* Work instruction 1: In the Trollbabe session post, rewrite the passage between "Trollbabe, 2" and "as I recall).", inclusive, changing "abortive" to "failed".
* Work instruction 2: In the Trollbabe session post, which two players were at the last session?
* Work instruction 3: Pick up the Trollbabe session post right after its last sentence and keep writing.

* Text block:
Trollbabe, 2

Played a little Trollbabe tonight, because I feel like I understand the conflict system better than I did during the first abortive attempt to run it… so we had… another abortive attempt to run it (we started too late, which was the problem the last time, as I recall).
Somewhere in the near future, I need to establish the rule that the games with small rulebooks to not get commensurately smaller time-blocks in which to run them. Then I put that reminder up where *I* can see it clearly. Oh well.


In the last session, it was Margie and Dave. Tonight, Randy and Jackie were both there also, so I had them make up characters (which takes a minute or two, at most) and we pretty much did a scene with everyone.
Dave’s “Margritte” (4) is basically in a rock/hard place situation in which a human and a troll settlement are bickering over an area of land currently occupied by fey folk, and said fey folk have basically told her that if she doesn’t get both sides to back down, the next full moon (2 days hence) is going to be three nights of blood for both sides. (Interestingly, the Scale of this is still “personal”, which means that, battle or not, what’s really at stake is the life of one particular person… but who?)

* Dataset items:
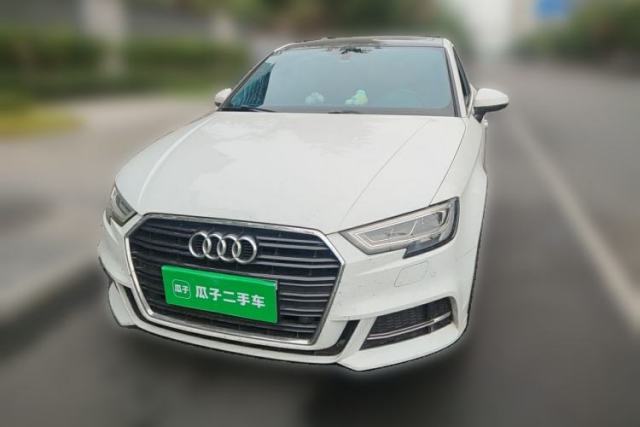 Used Audi A3 2019 Limousine 40 TFSI Sporty Version China VI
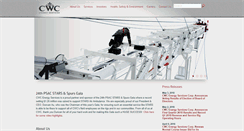 Desktop Screenshot of cwcenergyservices.com
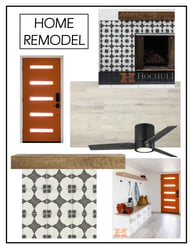 remodeling selections for design-build home remodel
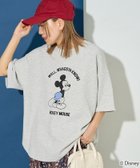 【フリークスストア/FREAK'S STORE】の別注/別注/Mickey Mouse Minnie Mouse/ミッキーマウス ミニーマウス ワッフル プリント 半袖 Tシャツ【限定展開】 25SS 人気、トレンドファッション・服の通販 founy(ファニー) ファッション Fashion レディースファッション WOMEN トップス・カットソー Tops/Tshirt シャツ/ブラウス Shirts/Blouses ロング / Tシャツ T-Shirts 2025年 2025 2025春夏・S/S Ss,Spring/Summer,2025 キャラクター Character ショルダー Shoulder スペシャル Special ドロップ Drop ビッグ Big プリント Print ワッフル Waffle 別注 Special Order 半袖 Short Sleeve 夏 Summer S/S・春夏 Ss・Spring/Summer thumbnail 杢グレー(Mickey)|ID: prp329100004525646 ipo3291000000032081019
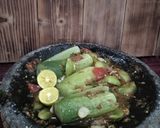 Foto langkah ke 4 dari resep Sambal Timun Rebus.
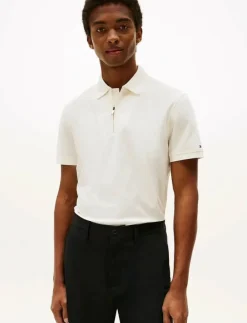 DC PERFORMANCE ZIP POLO - Kortärmade pikéer|Tommy Hilfiger Online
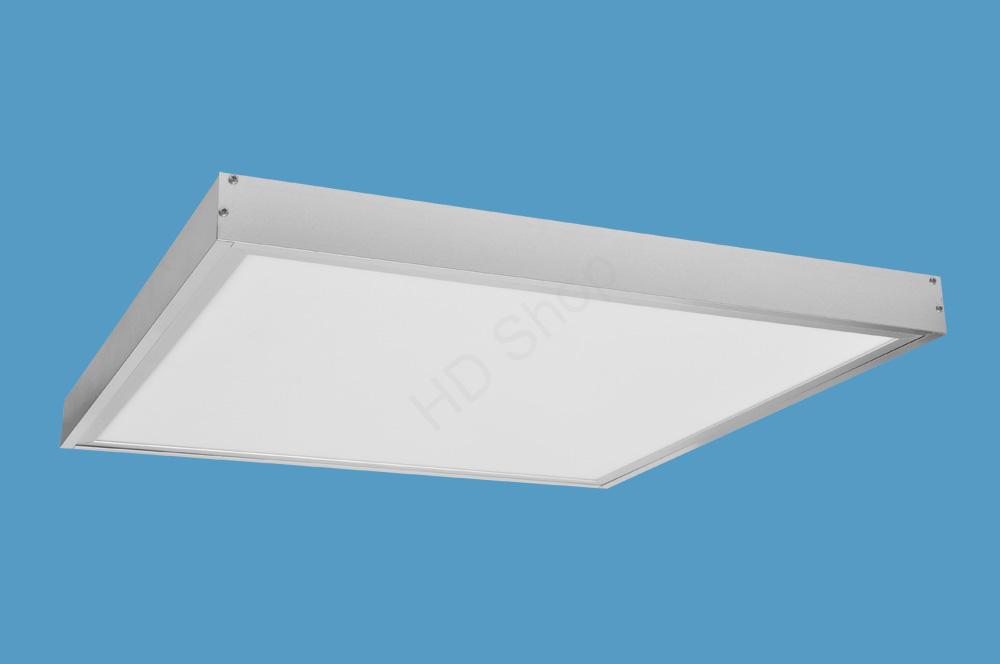 Rám k LED panelu 600x1200mm strieborný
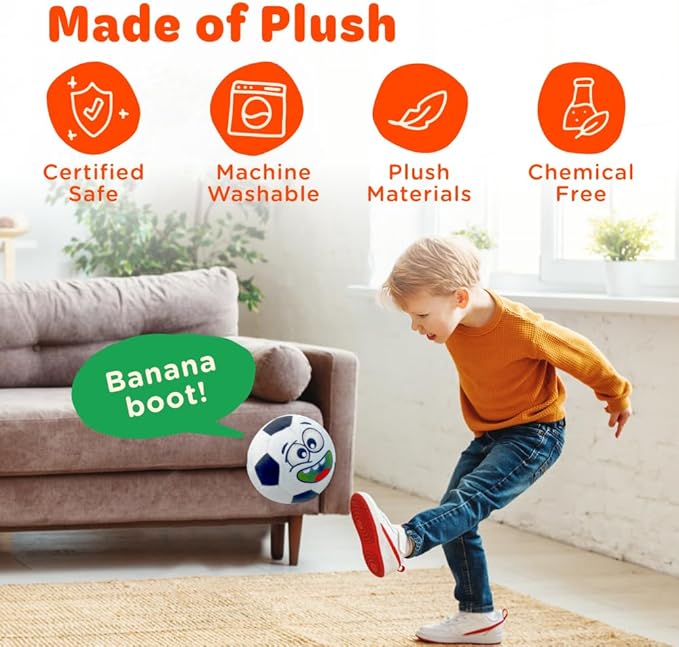 Move2Play, Hilariously Interactive Toy with Music & Sound Effects | Birthday Gift for Boy & Girl | Ball for Toddler & Baby | 6, 12, 18+ Months | 1, 2, 3+ Year Old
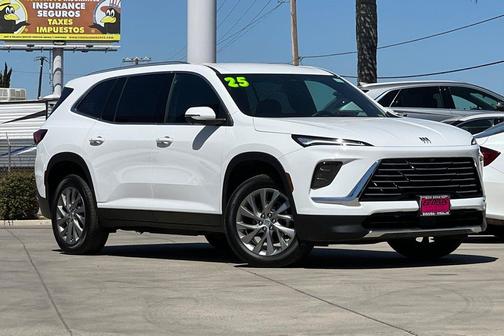 Summit White 2025 Buick Enclave Preferred FWD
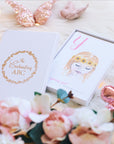 The Enchanting ABC Flash Cards beautiful abc kids book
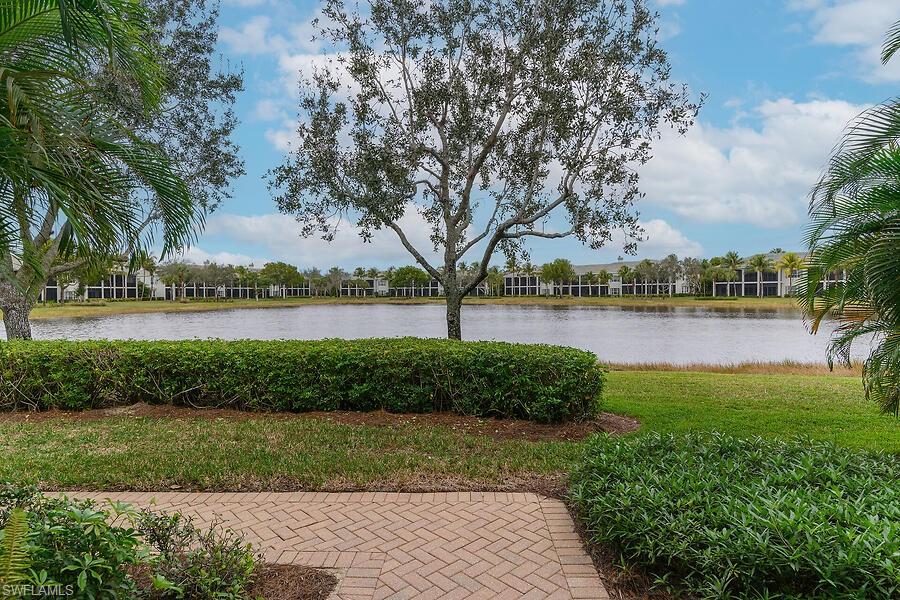 9292 Belle Court, Unit 101 Naples, FL 34114 - Photo 32 of 43 Water view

* Your response 1:
Trollbabe, 2

Played a little Trollbabe tonight, because I feel like I understand the conflict system better than I did during the first failed attempt to run it… so we had… another failed attempt to run it (we started too late, which was the problem the last time, as I recall).

* Your response 2: Margie and Dave.

* Your response 3:
Margie’s “Wilhemina” (7) is trying to figure out how to keep a young orphan troll, raised by a human witch, from being drafted as a bully-boy for a human village that wants to horn in on another human village “across the valley”.
Randy’s character, who’s name I forget but I think it sounded like Valdta (9!) is embroiled in a ‘village in fear because a rampaging Troll is eating our sheep and maybe us next’ situation.
Jackie’s Netra (6), is suddenly in the most revenge-oriented, tragic story… What started out as a funny situation in which she is sloshing through a stream being followed by her (ex-)boyfriend troll (Gorbag) who is trying to get her back ended in a fight gone wrong. Encountering a traveling carnival and trying to free the captured Troll within goes horribly awry — the caravan flees the area, Netra is left unconscious on the road, Gorbag is killed trying to save her (bringing in one of those pulp fantasy standards in which the ex-lover becomes far more important to the hero now that they’re dead than they would have been if they’d lived), and the nearby village folk nurse her back to health so that she can hunt down the Caravan Master for her revenge.
*pants for breath* Heady stuff.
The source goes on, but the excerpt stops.